**DIRECTIVE 1:**
Write out the biographical text on Smaranda Gheorghiu in full, without changing anything.
## begin DOCUMENT EXTRACT
Smaranda Gheorghiu (5 October 1857 – 26 January 1944) was a Romanian poet, novelist, essayist, playwright, educator, feminist and traveler. She wrote under a number of pseudonyms and is perhaps best known under the moniker Maica Smara (Mother Smara), which was given to her by Veronica Micle.

An early Romanian feminist, she wrote both fiction and non-fiction works with a feminist slant in which she argued against the prevailing views of the time, which held women to be intellectually inferior to men. Smara traveled extensively and recorded her experiences in several volume of travel literature. For her work as a teacher and her efforts to reform the education system, she is sometimes given the sobriquet ”Educator of the People”.

Biography 
She was born on 5 October 1857 in the Wallachian city of Târgoviște in a noble family. The daughter of Niţă Andronescu and Alexandrina Vlădescu, she was the oldest of ten children. Niță was a wealthy landowner and one time prefect of the county, while Alexandrina, also of noble stock. was a woman who thoroughly enjoyed traveling and delighting her close ones with stories of European museums. Although the precise relation is disputed, Smaranda was a relative of poet and fabulist Grigore Alexandrescu.
## end DOCUMENT EXTRACT
**DIRECTIVE 2:**
Count the lines of the listing that contain the word "heart". Reply with the number alone.
## begin ENTRIES PROVIDED
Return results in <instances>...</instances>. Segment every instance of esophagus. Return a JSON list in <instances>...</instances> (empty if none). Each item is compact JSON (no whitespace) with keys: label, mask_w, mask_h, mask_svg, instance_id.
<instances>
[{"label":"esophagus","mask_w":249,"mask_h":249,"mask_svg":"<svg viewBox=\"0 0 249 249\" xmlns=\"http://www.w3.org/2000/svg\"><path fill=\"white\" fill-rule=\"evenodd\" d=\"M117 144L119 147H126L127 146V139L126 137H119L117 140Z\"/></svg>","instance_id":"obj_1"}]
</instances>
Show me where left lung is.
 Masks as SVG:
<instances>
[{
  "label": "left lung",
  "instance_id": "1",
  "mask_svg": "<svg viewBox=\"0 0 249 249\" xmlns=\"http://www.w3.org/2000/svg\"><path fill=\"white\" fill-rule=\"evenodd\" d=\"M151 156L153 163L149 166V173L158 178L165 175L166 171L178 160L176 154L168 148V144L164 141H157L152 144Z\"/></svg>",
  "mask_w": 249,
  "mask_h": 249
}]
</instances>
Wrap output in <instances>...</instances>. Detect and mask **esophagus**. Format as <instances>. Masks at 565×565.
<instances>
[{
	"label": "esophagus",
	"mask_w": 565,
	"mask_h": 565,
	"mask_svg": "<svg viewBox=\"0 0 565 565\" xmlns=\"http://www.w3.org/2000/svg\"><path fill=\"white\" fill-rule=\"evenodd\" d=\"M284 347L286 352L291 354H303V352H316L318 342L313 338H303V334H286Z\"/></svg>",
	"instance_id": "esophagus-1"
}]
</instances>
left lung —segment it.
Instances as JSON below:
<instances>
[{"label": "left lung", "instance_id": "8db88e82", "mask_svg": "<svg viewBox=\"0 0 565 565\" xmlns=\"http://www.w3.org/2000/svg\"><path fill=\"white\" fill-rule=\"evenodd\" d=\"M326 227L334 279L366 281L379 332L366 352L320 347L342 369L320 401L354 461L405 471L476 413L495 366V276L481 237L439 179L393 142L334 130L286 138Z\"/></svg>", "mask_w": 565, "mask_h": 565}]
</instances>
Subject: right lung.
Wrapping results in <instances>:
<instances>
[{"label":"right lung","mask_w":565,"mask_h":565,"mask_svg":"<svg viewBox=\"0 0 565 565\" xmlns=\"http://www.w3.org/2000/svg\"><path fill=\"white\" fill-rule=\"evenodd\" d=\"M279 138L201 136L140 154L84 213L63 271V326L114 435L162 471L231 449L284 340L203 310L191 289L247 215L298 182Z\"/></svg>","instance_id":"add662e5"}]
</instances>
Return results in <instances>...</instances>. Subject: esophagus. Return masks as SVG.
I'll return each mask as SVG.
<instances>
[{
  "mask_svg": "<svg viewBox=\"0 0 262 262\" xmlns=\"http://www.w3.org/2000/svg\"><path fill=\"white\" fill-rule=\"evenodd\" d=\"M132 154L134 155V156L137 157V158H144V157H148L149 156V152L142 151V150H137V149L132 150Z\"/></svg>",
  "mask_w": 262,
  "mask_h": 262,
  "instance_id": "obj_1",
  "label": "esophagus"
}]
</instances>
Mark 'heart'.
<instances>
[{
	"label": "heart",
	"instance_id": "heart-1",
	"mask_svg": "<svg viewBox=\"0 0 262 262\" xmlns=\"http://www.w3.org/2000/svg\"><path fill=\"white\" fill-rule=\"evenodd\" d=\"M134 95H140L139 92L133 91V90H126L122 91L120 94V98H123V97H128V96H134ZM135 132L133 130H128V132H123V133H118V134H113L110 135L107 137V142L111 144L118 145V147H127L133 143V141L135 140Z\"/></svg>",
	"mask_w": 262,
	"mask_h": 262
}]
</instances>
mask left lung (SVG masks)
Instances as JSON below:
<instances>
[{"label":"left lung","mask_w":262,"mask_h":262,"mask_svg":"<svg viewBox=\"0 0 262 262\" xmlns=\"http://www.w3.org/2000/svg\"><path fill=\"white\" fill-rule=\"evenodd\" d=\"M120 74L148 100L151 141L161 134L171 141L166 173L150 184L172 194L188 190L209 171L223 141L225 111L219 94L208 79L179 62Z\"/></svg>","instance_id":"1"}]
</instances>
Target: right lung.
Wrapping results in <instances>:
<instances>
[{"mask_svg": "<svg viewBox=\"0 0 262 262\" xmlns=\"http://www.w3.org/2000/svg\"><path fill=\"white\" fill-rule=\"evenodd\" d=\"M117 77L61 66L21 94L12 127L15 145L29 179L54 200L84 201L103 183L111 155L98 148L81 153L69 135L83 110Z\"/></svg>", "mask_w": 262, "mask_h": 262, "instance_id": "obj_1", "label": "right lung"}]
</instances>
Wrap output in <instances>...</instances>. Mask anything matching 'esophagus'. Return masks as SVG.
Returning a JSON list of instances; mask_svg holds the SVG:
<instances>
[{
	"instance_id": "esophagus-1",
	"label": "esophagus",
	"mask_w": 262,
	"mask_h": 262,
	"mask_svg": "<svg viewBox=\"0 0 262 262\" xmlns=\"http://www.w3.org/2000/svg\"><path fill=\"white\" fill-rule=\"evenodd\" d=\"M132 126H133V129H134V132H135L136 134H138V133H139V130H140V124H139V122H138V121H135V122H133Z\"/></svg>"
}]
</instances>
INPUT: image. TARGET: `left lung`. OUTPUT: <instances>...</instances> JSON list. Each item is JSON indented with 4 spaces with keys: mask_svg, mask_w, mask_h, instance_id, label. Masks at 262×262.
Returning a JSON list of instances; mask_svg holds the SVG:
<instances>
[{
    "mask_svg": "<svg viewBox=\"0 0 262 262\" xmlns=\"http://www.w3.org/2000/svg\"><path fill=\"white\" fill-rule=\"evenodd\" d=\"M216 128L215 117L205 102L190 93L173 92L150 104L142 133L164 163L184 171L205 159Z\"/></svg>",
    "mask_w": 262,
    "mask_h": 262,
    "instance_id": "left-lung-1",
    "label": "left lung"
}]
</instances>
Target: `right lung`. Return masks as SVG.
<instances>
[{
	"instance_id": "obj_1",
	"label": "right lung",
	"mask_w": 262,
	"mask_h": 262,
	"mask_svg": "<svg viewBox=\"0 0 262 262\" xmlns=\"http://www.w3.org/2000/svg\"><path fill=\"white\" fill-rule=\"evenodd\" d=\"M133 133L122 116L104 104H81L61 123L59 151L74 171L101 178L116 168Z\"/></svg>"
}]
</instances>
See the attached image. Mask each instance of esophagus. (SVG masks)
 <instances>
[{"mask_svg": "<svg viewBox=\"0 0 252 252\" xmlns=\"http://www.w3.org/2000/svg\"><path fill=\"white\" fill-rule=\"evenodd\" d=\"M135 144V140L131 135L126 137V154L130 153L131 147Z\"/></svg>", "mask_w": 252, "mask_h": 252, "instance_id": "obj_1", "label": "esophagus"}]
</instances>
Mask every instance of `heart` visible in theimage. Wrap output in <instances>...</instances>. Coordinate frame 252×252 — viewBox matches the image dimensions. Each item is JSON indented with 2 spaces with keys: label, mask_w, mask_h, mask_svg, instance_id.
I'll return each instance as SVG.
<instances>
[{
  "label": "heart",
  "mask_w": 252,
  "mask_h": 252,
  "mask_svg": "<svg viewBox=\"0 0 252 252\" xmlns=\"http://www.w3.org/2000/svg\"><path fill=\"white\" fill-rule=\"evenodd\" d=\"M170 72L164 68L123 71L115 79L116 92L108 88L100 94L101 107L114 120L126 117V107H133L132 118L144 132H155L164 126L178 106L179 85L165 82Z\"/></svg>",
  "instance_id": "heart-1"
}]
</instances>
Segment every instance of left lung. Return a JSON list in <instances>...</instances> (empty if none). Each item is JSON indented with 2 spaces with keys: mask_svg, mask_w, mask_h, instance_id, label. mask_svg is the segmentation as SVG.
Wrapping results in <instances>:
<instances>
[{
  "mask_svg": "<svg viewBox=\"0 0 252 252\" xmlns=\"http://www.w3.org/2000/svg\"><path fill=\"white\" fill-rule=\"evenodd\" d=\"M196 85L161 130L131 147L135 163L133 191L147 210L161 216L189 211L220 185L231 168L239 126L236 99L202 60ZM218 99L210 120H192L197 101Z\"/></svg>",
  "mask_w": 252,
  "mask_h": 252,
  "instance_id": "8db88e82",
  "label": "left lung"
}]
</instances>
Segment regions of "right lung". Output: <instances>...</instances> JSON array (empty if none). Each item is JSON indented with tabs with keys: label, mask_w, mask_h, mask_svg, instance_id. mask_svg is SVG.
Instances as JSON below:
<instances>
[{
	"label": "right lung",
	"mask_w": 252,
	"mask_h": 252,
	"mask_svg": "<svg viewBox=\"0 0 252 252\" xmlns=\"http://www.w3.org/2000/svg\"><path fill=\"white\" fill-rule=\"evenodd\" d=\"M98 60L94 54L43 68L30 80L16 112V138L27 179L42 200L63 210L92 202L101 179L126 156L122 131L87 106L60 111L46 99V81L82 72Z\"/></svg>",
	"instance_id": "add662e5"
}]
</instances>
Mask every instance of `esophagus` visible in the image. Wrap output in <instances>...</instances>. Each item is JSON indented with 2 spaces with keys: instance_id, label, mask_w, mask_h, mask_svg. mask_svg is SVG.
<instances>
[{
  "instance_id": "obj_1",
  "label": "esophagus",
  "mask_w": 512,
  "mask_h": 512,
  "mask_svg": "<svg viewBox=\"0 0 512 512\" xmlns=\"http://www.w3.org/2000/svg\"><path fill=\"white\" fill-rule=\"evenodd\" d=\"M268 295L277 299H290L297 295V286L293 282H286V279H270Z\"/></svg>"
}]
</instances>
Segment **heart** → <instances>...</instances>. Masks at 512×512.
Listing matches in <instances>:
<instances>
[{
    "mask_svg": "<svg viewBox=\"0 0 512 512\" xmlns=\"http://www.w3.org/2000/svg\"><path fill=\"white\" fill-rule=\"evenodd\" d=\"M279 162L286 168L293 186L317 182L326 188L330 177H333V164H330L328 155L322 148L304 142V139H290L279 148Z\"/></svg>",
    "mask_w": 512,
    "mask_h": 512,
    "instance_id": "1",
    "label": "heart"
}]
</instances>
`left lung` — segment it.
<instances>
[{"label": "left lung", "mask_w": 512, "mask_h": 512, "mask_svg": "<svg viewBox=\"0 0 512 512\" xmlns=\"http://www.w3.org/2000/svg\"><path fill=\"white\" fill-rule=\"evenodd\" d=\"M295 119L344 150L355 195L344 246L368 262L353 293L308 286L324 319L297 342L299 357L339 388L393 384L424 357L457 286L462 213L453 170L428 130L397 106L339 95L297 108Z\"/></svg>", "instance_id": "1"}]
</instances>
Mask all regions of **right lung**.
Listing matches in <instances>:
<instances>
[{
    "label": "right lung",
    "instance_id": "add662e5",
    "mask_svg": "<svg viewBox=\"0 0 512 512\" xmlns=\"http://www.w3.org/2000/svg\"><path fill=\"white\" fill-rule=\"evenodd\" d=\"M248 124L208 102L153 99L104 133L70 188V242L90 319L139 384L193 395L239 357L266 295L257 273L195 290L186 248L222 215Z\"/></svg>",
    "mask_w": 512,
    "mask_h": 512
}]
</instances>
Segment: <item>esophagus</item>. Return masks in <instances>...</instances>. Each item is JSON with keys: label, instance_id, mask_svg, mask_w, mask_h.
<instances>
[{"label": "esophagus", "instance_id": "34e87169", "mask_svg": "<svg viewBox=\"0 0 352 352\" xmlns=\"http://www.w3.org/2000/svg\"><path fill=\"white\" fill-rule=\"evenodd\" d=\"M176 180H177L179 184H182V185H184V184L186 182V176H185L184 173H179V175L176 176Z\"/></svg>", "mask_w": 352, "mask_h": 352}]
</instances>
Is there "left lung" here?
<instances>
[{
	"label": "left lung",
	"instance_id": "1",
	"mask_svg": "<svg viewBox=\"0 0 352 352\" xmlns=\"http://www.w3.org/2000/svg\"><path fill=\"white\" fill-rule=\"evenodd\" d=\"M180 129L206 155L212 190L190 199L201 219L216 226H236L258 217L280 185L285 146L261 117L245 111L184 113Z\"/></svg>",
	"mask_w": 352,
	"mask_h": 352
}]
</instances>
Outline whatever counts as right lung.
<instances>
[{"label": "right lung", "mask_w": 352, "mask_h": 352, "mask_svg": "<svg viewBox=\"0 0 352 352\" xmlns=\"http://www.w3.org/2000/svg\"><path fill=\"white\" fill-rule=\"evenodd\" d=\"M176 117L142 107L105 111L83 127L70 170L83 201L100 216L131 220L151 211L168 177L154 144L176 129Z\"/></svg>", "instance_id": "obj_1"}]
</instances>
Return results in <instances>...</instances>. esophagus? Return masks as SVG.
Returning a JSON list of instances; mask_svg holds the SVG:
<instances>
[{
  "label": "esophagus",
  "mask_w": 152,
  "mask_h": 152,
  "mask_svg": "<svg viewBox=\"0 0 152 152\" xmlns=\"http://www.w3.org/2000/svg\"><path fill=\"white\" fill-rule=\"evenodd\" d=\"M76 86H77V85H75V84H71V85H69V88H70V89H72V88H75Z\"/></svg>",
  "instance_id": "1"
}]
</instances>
## end ENTRIES PROVIDED
**COMPLETE RESPONSE 1:**
Smaranda Gheorghiu (5 October 1857 – 26 January 1944) was a Romanian poet, novelist, essayist, playwright, educator, feminist and traveler. She wrote under a number of pseudonyms and is perhaps best known under the moniker Maica Smara (Mother Smara), which was given to her by Veronica Micle.

An early Romanian feminist, she wrote both fiction and non-fiction works with a feminist slant in which she argued against the prevailing views of the time, which held women to be intellectually inferior to men. Smara traveled extensively and recorded her experiences in several volume of travel literature. For her work as a teacher and her efforts to reform the education system, she is sometimes given the sobriquet ”Educator of the People”.

Biography 
She was born on 5 October 1857 in the Wallachian city of Târgoviște in a noble family. The daughter of Niţă Andronescu and Alexandrina Vlădescu, she was the oldest of ten children. Niță was a wealthy landowner and one time prefect of the county, while Alexandrina, also of noble stock. was a woman who thoroughly enjoyed traveling and delighting her close ones with stories of European museums. Although the precise relation is disputed, Smaranda was a relative of poet and fabulist Grigore Alexandrescu.

**COMPLETE RESPONSE 2:**
8